Referência no atendimento contra o câncer, o Hospital Erasto Gaertner, de Curitiba, lançou oficialmente nesta semana a campanha em parceria com importantes entidades. “Entendemos a necessidade da prevenção e do diagnóstico precoce. O câncer, quando descoberto em estágio inicial, tem altas chances de cura”, ressalta a coordenadora geral do hospital, doutora Carla Martins. De janeiro a agosto deste ano, o hospital contabilizou 3.533 novos casos da doença, sendo que neste período foram atendidas 251.319 pessoas.

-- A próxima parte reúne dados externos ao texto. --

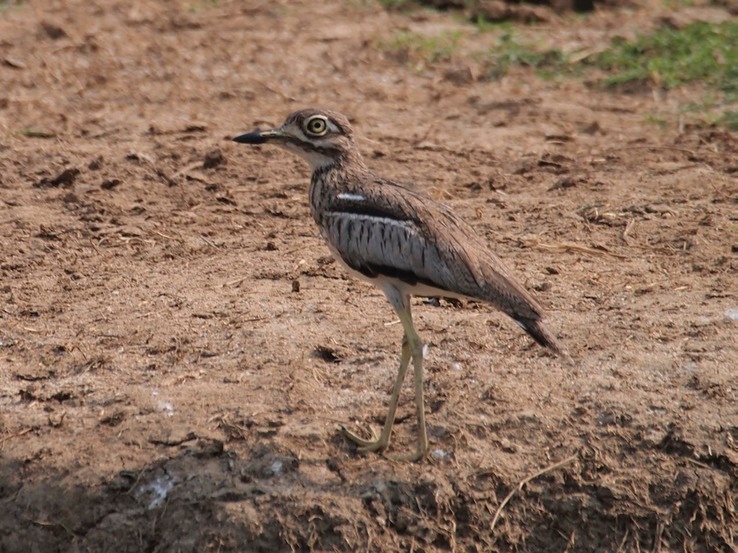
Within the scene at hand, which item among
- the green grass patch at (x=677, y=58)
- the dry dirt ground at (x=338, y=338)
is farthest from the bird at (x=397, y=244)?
the green grass patch at (x=677, y=58)

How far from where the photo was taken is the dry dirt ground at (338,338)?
4652 millimetres

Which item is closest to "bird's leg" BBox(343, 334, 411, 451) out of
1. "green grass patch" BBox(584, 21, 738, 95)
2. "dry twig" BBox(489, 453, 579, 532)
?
"dry twig" BBox(489, 453, 579, 532)

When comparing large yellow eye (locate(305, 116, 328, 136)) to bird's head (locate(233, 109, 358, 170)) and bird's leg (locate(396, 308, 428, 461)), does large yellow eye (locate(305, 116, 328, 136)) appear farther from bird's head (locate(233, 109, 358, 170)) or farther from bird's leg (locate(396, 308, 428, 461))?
bird's leg (locate(396, 308, 428, 461))

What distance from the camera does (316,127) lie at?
4961mm

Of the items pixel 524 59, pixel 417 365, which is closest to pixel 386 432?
pixel 417 365

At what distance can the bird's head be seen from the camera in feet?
16.3

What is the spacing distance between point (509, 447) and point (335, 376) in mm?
777

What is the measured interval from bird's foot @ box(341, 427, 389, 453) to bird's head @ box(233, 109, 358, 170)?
3.51 feet

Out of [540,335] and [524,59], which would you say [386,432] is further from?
[524,59]

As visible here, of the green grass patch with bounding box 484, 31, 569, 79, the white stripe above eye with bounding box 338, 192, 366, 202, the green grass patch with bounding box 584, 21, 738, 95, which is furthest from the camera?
the green grass patch with bounding box 484, 31, 569, 79

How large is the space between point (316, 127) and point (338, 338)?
3.04 feet

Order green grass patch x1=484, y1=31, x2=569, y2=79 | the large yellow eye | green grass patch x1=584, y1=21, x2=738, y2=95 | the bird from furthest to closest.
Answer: green grass patch x1=484, y1=31, x2=569, y2=79, green grass patch x1=584, y1=21, x2=738, y2=95, the large yellow eye, the bird

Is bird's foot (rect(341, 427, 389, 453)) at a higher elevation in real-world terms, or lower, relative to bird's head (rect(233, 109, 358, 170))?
lower

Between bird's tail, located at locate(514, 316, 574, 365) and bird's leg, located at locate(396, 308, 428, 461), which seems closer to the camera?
bird's tail, located at locate(514, 316, 574, 365)
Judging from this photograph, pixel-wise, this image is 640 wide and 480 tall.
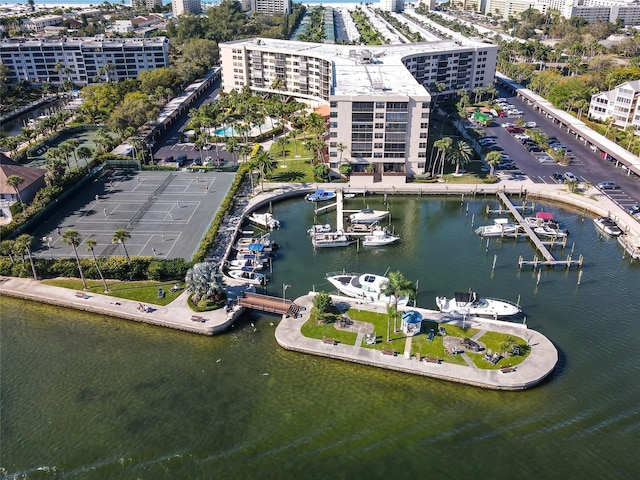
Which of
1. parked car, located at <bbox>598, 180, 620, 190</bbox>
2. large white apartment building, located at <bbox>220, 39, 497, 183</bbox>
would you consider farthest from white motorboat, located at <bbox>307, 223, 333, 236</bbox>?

Segundo dados do Hospital Erasto, em 2015 foram atendidos na unidade 1.224 casos de câncer em mulheres. Deste número, 21,4% atingem a mama, outros 19,4% a pele e 7,8% o colo do útero. O estudo revela ainda, que em 48,9% das pacientes, o tratamento teve a realização de cirurgia, seguido de 33,9% nos casos em que foi necessária a cirurgia e sessões de quimioterapia e radioterapia.

Ativa em seu trabalho, Marisa Tascheck recorda a luta para vencer os dois cânceres que enfrentou recentemente. Foto: Arquivo/O Regional

Quem passou por esta adversidade e venceu o câncer foi a empresária Marisa Tascheck, de Piên. “Eu nunca participei de campanhas de prevenção ou mesmo realizei exames. Em 2011, aos 38 anos, após sentir enjoos e tontura, decidi procurar o médico acreditando estar grávida. Para minha surpresa, fui diagnosticada com linfoma nas duas mamas. Na ocasião, o médico relatou que a doença estava em estágio inicial e que somente se manifestou em virtude do esforço físico. Com isso, fiz doze sessões de quimioterapia e me curei”, recorda Marisa. No ano seguinte, a doença voltou e atingiu o ovário. “Os médicos optaram pela cirurgia, a qual foi bem-sucedida e mais uma vez venci”, conta.

Após estes dois registros, Marisa realiza acompanhamento de forma frequente. “É uma doença muito cruel, que afeta o lado físico e, principalmente, o emocional do paciente. Felizmente, eu diagnostiquei a doença em estágio inicial, mas caso contrário, certamente, o câncer seria muito mais agressivo.

Por isso, destaco a todas as pessoas, principalmente as mulheres com a campanha deste mês, para que priorizem a saúde e façam os exames de prevenção”, concluiu Marisa.

Em Piên, segundo informações da Secretaria de Saúde, existem atualmente 28 pacientes com alterações na mama e 7 no colo do útero.